» **YOUR TASKS**
1) Change "burning brush pile" to "smoldering brush pile" in the listing, and write out everything from the line containing "From what the image depicts, in the list" down to the end of the listing with nothing else altered.
2) Extend the forum post about the red tegu Monty and the cat Fibonacci, picking up after its last sentence.

# Meet Monty & Fibonacci!



## rps (Oct 10, 2011)

I picked up a new red tegu from LLLReptile at the North American Reptile Breeders Conference. He is 4 or 5 months old and about 17 inches long. I have dubbed him Monty. He is quite red, but the colors in the photos are kind of washed out from the bright basking lamp. I had heard that reds tend to be more skittish than black and whites, but Monty is quite the brave little guy. Whenever someone comes near his tank, he comes right up to the glass and attempts to smell them.

Our cat, Fibonacci, thinks that Monty is just about the coolest thing ever. Whenever Monty is out basking or what-have-you, Fibonacci is by his side. When Fibonacci presses his nose to the tank, Monty comes to the side of the glass to see him. Fibonacci is not too keen about getting too close to the tegu, so he backs away. Currently, Monty has burrowed beneath his basking rock and Fibonacci has started to cry since he can no longer play with his lizard friend. I am waiting until Monty has some more size on him to properly introduce him to the cat.

» **MATERIAL SUPPLIED**
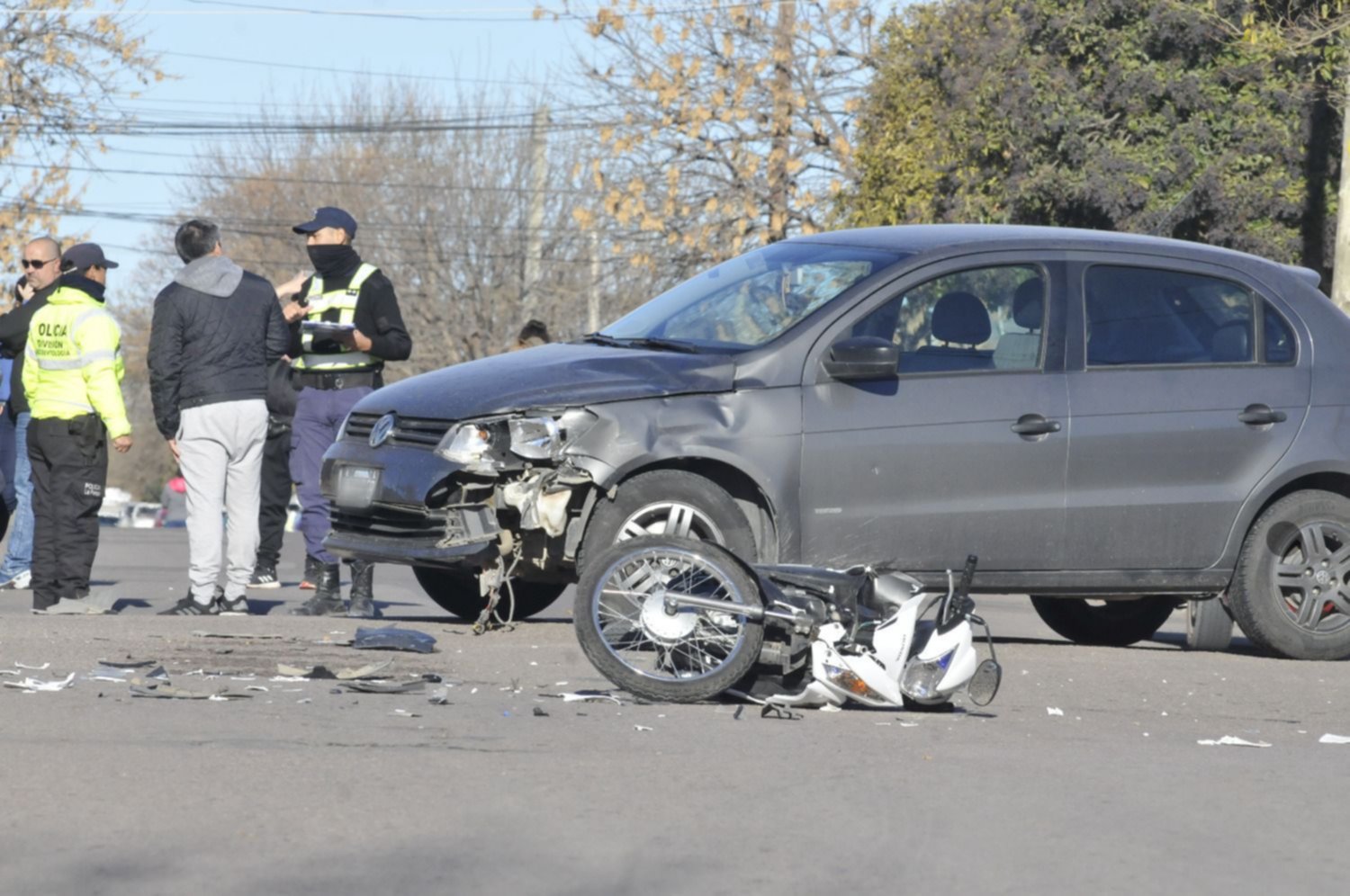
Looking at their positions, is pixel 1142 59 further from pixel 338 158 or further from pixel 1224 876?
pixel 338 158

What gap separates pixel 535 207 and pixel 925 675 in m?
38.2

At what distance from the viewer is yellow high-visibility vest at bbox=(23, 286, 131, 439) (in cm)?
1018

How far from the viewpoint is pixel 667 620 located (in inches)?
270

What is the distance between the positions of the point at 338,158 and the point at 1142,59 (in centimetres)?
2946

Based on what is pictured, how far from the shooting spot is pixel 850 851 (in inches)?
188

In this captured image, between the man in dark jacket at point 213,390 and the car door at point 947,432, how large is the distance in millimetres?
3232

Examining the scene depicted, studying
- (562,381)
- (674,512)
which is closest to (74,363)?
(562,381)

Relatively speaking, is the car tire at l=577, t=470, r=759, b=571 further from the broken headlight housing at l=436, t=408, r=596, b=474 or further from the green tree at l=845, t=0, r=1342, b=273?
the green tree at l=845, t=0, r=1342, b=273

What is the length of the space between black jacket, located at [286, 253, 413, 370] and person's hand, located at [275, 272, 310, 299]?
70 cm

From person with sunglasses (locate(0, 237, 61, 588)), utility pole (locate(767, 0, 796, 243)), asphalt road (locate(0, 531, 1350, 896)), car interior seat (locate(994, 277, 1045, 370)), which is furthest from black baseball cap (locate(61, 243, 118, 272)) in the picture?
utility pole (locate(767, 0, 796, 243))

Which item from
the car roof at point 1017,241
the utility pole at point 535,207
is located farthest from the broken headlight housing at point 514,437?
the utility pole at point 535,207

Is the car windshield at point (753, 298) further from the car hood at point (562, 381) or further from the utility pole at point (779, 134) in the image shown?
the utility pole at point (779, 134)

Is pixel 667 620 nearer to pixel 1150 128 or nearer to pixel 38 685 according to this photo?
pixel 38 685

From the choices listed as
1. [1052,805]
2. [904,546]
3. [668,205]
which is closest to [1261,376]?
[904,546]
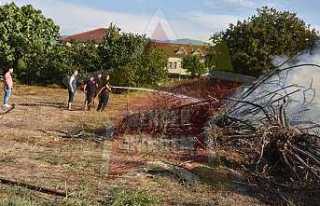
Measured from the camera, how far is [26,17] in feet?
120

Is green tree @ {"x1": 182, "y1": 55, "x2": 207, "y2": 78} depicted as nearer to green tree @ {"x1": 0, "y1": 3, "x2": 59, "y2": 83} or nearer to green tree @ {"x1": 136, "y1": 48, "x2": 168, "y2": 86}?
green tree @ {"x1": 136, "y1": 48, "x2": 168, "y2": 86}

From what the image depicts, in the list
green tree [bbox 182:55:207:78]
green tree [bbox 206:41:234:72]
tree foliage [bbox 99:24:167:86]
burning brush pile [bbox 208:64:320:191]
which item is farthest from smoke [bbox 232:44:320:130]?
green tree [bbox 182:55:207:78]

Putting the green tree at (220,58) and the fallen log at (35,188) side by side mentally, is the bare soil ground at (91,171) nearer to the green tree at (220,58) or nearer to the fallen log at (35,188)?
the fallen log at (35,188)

» **PER-TASK OUTPUTS**
1)
From what the image depicts, in the list
green tree [bbox 182:55:207:78]
green tree [bbox 206:41:234:72]
tree foliage [bbox 99:24:167:86]
smoldering brush pile [bbox 208:64:320:191]
which item is farthest from smoke [bbox 232:44:320:130]?
green tree [bbox 182:55:207:78]

Putting the green tree at (220,58) and the fallen log at (35,188) side by side mentally, is the bare soil ground at (91,171) nearer to the green tree at (220,58) or nearer to the fallen log at (35,188)?
the fallen log at (35,188)

2)
Yesterday, I gave Monty some raw egg and Fibonacci watched intently as he ate. Monty let Fibonacci know that he would not be sharing his egg by ferociously showing off his teeth.

So, without further ado, I present Monty & Fibonacci:


----------



## james.w (Oct 10, 2011)

Congrats on the new tegu. What are you using for UVB?


----------



## rps (Oct 10, 2011)

james.w said:


> Congrats on the new tegu. What are you using for UVB?



Thanks, I'm using a PowerSun 160w mercury vapor bulb for UVB.


----------



## james.w (Oct 10, 2011)

If you are using a MVB, they are supposed to.point straight down, not at an angle


----------



## Strange_Evil (Oct 10, 2011)

Beautiful cat, your tegu patterns look cool,really hope to see some more pics of him, great names! What size cage if you don't mind me asking?


----------



## rps (Oct 10, 2011)

james.w said:


> If you are using a MVB, they are supposed to.point straight down, not at an angle



That is easy enough to modify. I will have to make sure that it doesn't change the basking surface temp drastically.



Strange_Evil said:


> Beautiful cat, your tegu patterns look cool,really hope to see some more pics of him, great names! What size cage if you don't mind me asking?



Thanks, I will tell the cat and the tegu that you said that.  The tank is 48"x13"x24". I had not anticipated how long the tegu would be, so -- unless he decides to hibernate -- I will be starting on his adult enclosure soon.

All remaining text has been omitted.